Bolivië: Morales gaat over tot gedeeltelijke nationalisatie

“De Spanjaarden, Noord-Amerikanen en Europeanen hebben het tin, het zilver en de natuurlijke rijkdommen geplunderd. In 1937 was er, onder leiding van het leger, een eerste nationalisatie van de petroleum. In 1969 volgde een tweede nationalisatie onder leiding van de intellectueel Marcelo Quitogna Santa Cruz en zijn strijd gaat vandaag verder.” Dat verklaarde de Boliviaanse president Evo Morales onder meer in een toespraak op 1 mei 2006 toen hij een presidentieel decreet aankondigde waarmee de privatisering van de olie- en gasindustrie uit 1996 ongedaan wordt gemaakt.

Karl Debbaut

Morales deed een toespraak in het zuidoostelijke departement Tarija, waar zich de grootste gasvoorraad van het land bevindt. Morales was er aanwezig met een aantal ministers en vertegenwoordigers van het leger. Het leger ging over tot het bewaken van de belangrijkste installaties en raffinaderijen en gaf daarmee een sterk signaal aan de multinationals om vernielingen tegen te houden. Bovendien werd een nog sterker signaal gegeven aan de Boliviaanse heersende klasse waarin duidelijk werd gemaakt dat het leger aan de kant van de regering staat en dat ze niet moet proberen om een staatsgreep te organiseren of om separitistische tendensen te stimuleren die het land willen opdelen.

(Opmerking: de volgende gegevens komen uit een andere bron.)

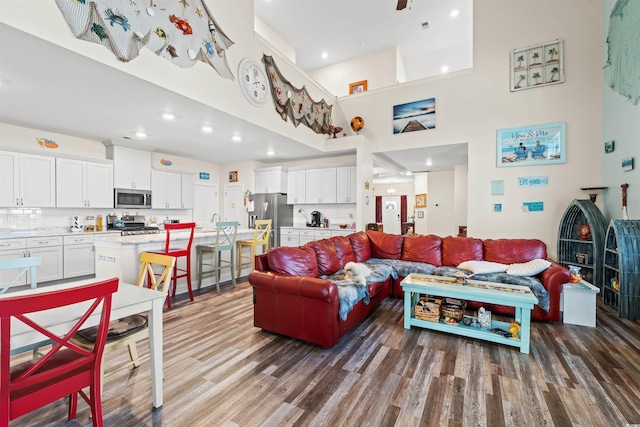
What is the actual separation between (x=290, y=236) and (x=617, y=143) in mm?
6029

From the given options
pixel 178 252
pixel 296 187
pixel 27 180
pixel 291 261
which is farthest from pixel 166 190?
pixel 291 261

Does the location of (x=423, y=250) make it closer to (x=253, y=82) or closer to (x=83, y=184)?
(x=253, y=82)

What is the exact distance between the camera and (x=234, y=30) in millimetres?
3873

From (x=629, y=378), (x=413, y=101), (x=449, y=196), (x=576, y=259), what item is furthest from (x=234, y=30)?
(x=449, y=196)

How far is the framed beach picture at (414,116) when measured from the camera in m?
5.59

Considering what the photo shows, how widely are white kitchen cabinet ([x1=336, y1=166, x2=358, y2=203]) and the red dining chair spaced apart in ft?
17.7

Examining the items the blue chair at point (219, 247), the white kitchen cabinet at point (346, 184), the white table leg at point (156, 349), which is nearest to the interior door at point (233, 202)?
the white kitchen cabinet at point (346, 184)

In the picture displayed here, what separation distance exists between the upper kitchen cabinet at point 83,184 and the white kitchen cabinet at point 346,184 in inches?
185

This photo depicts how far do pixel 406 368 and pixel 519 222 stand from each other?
159 inches

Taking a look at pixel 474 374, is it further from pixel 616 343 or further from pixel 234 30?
pixel 234 30

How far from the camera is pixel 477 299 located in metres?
2.68

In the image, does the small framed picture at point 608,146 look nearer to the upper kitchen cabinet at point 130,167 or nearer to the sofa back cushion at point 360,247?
the sofa back cushion at point 360,247

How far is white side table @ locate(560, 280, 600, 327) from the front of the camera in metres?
3.01

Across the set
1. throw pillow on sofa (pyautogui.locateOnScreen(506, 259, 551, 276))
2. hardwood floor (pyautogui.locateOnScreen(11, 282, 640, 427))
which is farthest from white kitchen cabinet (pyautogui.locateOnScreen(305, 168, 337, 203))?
hardwood floor (pyautogui.locateOnScreen(11, 282, 640, 427))
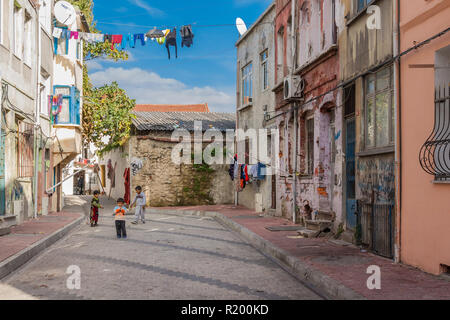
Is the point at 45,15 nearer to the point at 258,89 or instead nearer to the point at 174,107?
the point at 258,89

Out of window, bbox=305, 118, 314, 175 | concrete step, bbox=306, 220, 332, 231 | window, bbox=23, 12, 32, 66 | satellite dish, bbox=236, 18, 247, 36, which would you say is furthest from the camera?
satellite dish, bbox=236, 18, 247, 36

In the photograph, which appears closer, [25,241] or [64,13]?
[25,241]

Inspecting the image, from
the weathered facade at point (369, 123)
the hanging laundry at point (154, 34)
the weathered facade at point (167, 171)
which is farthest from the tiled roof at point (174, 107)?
the weathered facade at point (369, 123)

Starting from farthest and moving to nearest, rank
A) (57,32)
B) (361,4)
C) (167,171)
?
(167,171) → (57,32) → (361,4)

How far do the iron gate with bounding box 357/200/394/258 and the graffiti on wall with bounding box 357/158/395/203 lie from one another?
0.15 m

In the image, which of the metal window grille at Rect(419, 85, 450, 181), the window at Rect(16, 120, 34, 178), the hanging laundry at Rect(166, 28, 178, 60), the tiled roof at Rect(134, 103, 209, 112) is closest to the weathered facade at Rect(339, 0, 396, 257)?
the metal window grille at Rect(419, 85, 450, 181)

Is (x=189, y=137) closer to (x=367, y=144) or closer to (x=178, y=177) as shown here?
(x=178, y=177)

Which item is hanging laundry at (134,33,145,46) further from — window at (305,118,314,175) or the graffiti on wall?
the graffiti on wall

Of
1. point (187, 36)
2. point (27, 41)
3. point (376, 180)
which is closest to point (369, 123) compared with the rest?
point (376, 180)

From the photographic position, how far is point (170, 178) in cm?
2709

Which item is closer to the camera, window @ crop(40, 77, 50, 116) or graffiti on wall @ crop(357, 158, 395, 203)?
graffiti on wall @ crop(357, 158, 395, 203)

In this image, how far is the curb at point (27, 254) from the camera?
8.17 metres

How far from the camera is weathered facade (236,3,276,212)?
806 inches

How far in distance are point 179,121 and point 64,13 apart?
947 cm
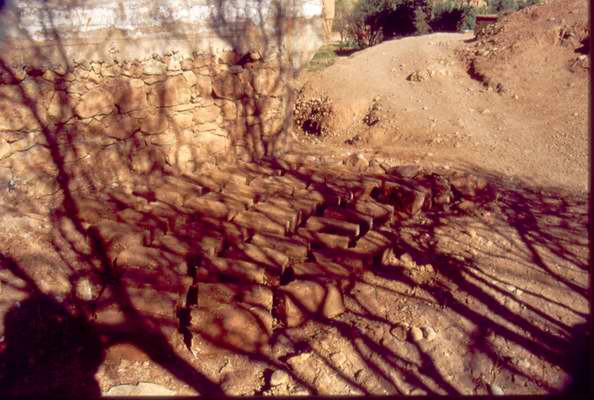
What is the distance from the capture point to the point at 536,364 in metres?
2.56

Er waren overal grote 1 mei betogingen in het land. De massa’s vierden wat ze zagen als een eerste stap naar een volledige nationalisatie van de energiesector (olie- en gasindustrie). José Lopez, een inwoner van Santa Cruz, uitte zijn tevredenheid: “Tijdens de eerste 100 dagen van zijn bewind heeft Evo niet alles gedaan wat hij beloofde. Maar dit maakt veel goed. Nu staat iedereen opnieuw achter hem.”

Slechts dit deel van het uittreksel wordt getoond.